> [Aim]
Take the line that contains "How far from" as the first line and the final line of the records as the last; return exactly those lines and the lines between.

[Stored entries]
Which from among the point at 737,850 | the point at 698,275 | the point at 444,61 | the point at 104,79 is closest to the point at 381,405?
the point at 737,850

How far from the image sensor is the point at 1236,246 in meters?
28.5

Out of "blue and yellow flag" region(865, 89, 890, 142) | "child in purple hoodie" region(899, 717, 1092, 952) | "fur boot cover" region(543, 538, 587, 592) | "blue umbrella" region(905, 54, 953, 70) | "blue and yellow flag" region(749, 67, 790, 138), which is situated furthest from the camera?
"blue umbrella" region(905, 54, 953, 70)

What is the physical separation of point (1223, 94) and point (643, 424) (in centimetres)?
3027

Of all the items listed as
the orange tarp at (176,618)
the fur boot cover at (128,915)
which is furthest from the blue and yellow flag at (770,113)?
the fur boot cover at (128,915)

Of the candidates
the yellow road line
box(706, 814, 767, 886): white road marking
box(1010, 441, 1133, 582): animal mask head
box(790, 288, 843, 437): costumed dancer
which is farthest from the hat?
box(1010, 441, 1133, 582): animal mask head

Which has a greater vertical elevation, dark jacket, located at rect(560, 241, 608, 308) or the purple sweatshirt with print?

> [Correct output]
How far from the image sensor is the point at 1236,246 in meters?
28.5

Out of "blue and yellow flag" region(865, 89, 890, 142) | "child in purple hoodie" region(899, 717, 1092, 952) | "fur boot cover" region(543, 538, 587, 592) | "blue umbrella" region(905, 54, 953, 70) | "blue and yellow flag" region(749, 67, 790, 138), which is situated furthest from the camera?
"blue umbrella" region(905, 54, 953, 70)

What is the physical separation of point (1223, 94) and point (643, 424) (in centimetres)?
3027

Of all the items listed as
the orange tarp at (176,618)
the fur boot cover at (128,915)
which is furthest from the blue and yellow flag at (770,113)?
the fur boot cover at (128,915)

Of the candidates
the yellow road line
box(706, 814, 767, 886): white road marking
box(1010, 441, 1133, 582): animal mask head
box(790, 288, 843, 437): costumed dancer
which is farthest from the hat?
box(1010, 441, 1133, 582): animal mask head

Which has a greater vertical elevation, dark jacket, located at rect(560, 241, 608, 308) or the purple sweatshirt with print?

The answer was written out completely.